**Problem to solve**
Those lines of the data that hold the word "điện" are to be copied out.

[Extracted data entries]
____________

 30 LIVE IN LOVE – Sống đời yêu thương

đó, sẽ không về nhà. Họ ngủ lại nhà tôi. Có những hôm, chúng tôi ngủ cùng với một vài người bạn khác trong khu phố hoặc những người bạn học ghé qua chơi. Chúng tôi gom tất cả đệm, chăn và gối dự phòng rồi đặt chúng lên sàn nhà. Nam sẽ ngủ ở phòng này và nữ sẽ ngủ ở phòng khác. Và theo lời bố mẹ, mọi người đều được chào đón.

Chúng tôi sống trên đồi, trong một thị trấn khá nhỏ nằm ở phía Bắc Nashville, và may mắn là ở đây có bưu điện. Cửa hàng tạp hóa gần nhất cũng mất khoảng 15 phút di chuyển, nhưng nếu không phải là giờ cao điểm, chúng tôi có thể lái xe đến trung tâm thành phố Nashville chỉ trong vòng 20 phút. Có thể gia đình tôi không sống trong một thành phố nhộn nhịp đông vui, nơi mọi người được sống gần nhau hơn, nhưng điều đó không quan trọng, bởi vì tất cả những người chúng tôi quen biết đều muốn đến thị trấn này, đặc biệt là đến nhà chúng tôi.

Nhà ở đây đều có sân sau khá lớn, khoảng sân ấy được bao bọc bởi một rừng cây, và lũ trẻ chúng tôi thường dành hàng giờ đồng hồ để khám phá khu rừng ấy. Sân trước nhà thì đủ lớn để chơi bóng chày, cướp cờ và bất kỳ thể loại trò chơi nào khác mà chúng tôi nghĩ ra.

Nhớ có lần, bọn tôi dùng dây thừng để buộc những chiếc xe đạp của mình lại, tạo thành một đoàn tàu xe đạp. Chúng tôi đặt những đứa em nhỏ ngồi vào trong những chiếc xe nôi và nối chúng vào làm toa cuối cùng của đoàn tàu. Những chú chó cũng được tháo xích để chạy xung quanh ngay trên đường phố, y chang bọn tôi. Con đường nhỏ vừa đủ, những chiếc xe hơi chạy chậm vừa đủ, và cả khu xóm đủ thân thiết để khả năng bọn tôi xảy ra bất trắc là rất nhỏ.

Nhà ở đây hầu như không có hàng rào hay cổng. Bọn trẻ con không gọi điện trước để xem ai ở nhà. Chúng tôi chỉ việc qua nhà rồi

____________

**Final answer**
Chúng tôi sống trên đồi, trong một thị trấn khá nhỏ nằm ở phía Bắc Nashville, và may mắn là ở đây có bưu điện. Cửa hàng tạp hóa gần nhất cũng mất khoảng 15 phút di chuyển, nhưng nếu không phải là giờ cao điểm, chúng tôi có thể lái xe đến trung tâm thành phố Nashville chỉ trong vòng 20 phút. Có thể gia đình tôi không sống trong một thành phố nhộn nhịp đông vui, nơi mọi người được sống gần nhau hơn, nhưng điều đó không quan trọng, bởi vì tất cả những người chúng tôi quen biết đều muốn đến thị trấn này, đặc biệt là đến nhà chúng tôi.
Nhà ở đây hầu như không có hàng rào hay cổng. Bọn trẻ con không gọi điện trước để xem ai ở nhà. Chúng tôi chỉ việc qua nhà rồi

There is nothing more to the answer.